Jacen frowned for a moment. "What the hell?" he said.

"_A veeeerrrry, veeeerrry, baaaaaaadddd Siiitthhh Looooord… Graaaandpaa Vaaaaaderrr is _veeeeery _crooosss wiiiith yoooouuu riiiiight nooow—"_

"Vader was a weakling!" Jacen hissed. "I am ashamed to call him _Grandfather!"_

"I'll pass that along, Jacen," Mara said. "I'm sure Anakin will be glad to hear it."

Jacen turned back to her and raised a hand. "Now, look—"

"_Jaaaaaaaceeeeen—"_

"Oh, STOP THAT!" Jacen yelled, jumping on the spot.

"_Jaaaaaaaceeeeen—"_

"WHAT PART OF SHUT UP DO YOU _NOT_ UNDERSTAND?!"

"Oooh," Mara said mildly, "temper, temper. What _does_ Tenel Ka think?"

Jacen turned back to her. "Now, _look_—"

"You brought this on yourself, you know, Caedus," Mara interrupted swiftly. "You killed me as a 'sacrifice.' When Luke finds out, you're going to have all the wrath of the Jedi Order combined falling on your head and even if you try to wipe them out like Palpatine and Vader did, some day they'll _find_ a way to get back at you. And what's to stop me from going to Luke right _now_ and telling him _everything?_ How's _that_ on your conscience?"

"Shut up--!"

"Oh, and one more thing, Jacen," Mara added, "I'm not _going_ to 'shut up.' You killed me, and now you're going to deal with the consequences. That means that I'm going to be following—"

"SHUT UP!"

"—YOU AROUND FOREVER!" Mara shouted, finally standing up and rising slightly off the bed and into the air. "Got that? FOREVER! There's no peace and quiet for Sith Lords! You've got one victim who's come back from the dead _intent _on haunting you for the rest of you miserably pathetic life and—"

"Umm…Mara?"

"—and you're just going to have to deal with it, 'cause I'm coming back as many times as I want, you kriffing, son of a –"

"Aunt Mara?"

"WHAT?!"

"Your ten minutes have expired."

"_What…?"_

Mara blinked. Jacen's apartment had faded, as had the Sith Lord himself, and she and Anakin were standing in whiteness. Mara spun around and stared into Anakin's face.

"I was just getting started!"

Anakin shrugged. "Can't help that. You're going to have to learn on your own."

"AARGH!"

"Besides," Anakin added, "too much anger is bad for you.

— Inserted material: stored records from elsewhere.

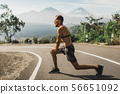 Runner doing lunges and warming-up before running 56651092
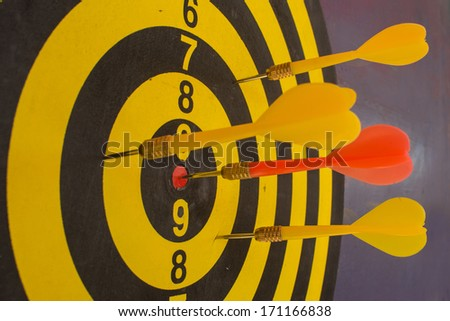 Darts hit the target - stock photo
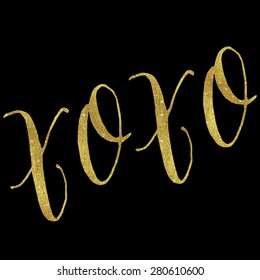 XOXO Love Gold Faux Foil Metallic Glitter Inspirational Hugs and Kisses Quote Isolated on Black Background
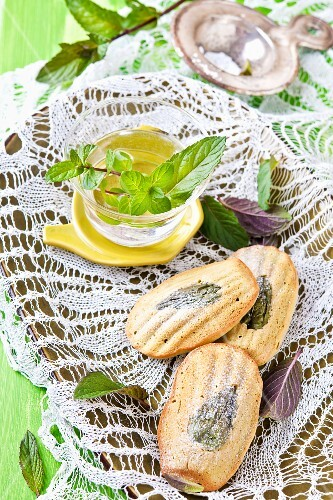 Madeleines with peppermint leaves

Although," he pursed his lips, "I think what you're experiencing is more in the realms of exasperation than anything else."

Mara opened her mouth to reply when someone's ecstatic voice echoed all around them.

"I BEAT HIM, I BEAT HIM! PADMÉ, MOM, QUI-GON – I DID IT! I BEAT OBI-WAN!"

Mara glanced at Anakin. He grinned apologetically.

"Now we're _never_ going to hear the end of it," Mara groaned.

"Welcome to the afterlife," Anakin said.


	6. It Doesn't Really Matter

**VI. It Doesn't Really Matter**

Mara turned to her nephew, her face disgruntled.

"Can we go back?" she asked vehemently. "I'm not finished with him yet."

Anakin folded his arms. _"I_ think you are." He was back to normal colouring, as she was. It made Mara feel a little better that they weren't blue and transparent – even though both of them were floating in what qualified as mid-air. However, she was still offended that her time limit in the world of the living had run out before she had had a chance to properly chew Jacen out. Anakin's comment only served as a way to irk her already exasperated emotions.

"_You?"_ she asked. _"You_ think _I'm_ finished?"

Anakin spread his hands. "Give it a rest, Aunt Mara," he said. "The afterlife is supposed to be peaceful."

Mara snorted. _"Right._ An insane place where people can 'fly' and Anakin Skywalker is running around challenging people to duels?"

"He's enjoying himself."

"In a violent way. _That's_ the farthest thing from peaceful."

"He can't hurt anyone, and he wouldn't dream of hurting anyone, either. It's his way of having fun, Aunt Mara." Anakin shrugged. "'Peaceful' means different things to different people. Some of those who make it to this world find peace in meditation and being alone – like Yoda, for example. Others enjoy socializing. And yes, some enjoy running around having lightsaber duels."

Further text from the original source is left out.